Contexte[modifier | modifier le code]

Le titre « Hammerklavier » vient du terme allemand pour « piano-forte », donné par le musicien qui voulait ainsi rappeler à ses contemporains que le piano-forte était une invention allemande, comme il l'écrivait à Tobias Haslinger en 1817. Le terme « Hammerklavier » (littéralement : clavier à marteaux) — qui marque une nette distinction entre les cordes frappées du piano moderne et les cordes pincées du clavecin — semble aussi souligner le caractère percussif de l'instrument, mis particulièrement en valeur par l'introduction « martelée » de cette sonate.

Mettant fin à quatre années d'une quasi-stérilité artistique, sa composition fut contemporaine de celle du Kyrie de la Missa Solemnis et des toutes premières esquisses de la Neuvième Symphonie, à une époque où la surdité du musicien était devenue totale. L'œuvre fut publiée le 15 septembre 1819. Elle est sa plus vaste partition pour piano solo par sa longueur et l'ampleur de son souffle. Le musicien confia à son éditeur : « Voilà une sonate qui donnera de la besogne aux pianistes, lorsqu'on la jouera dans cinquante ans »[1].

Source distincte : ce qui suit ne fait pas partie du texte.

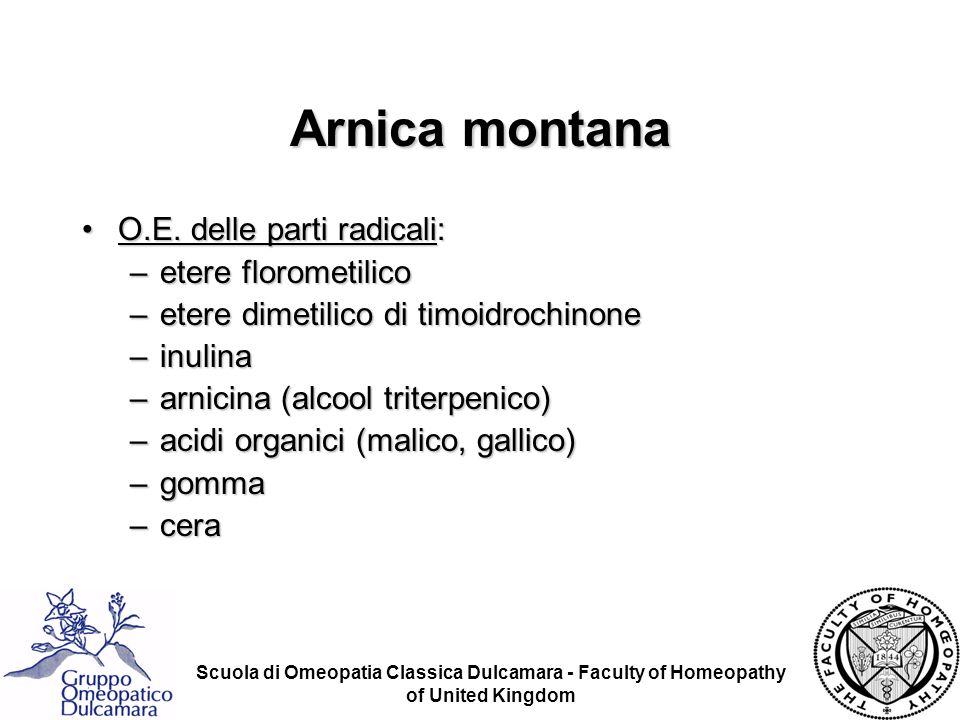 Arnica montana O.E. delle parti radicali: etere florometilico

Elle comprend quatre mouvements et son exécution dure environ 45 minutes. Le troisième mouvement, adagio sostenuto, est remarquable par ses proportions (près de vingt minutes), qui en fait le plus long mouvement lent qu'ait écrit Beethoven. Le pianiste Wilhelm Kempff en a dit : « C'est le plus grand monologue pour piano que Beethoven ait jamais écrit. »[réf. nécessaire] Le final est une immense fugue à trois voix d'une complexité redoutable pour les exécutants.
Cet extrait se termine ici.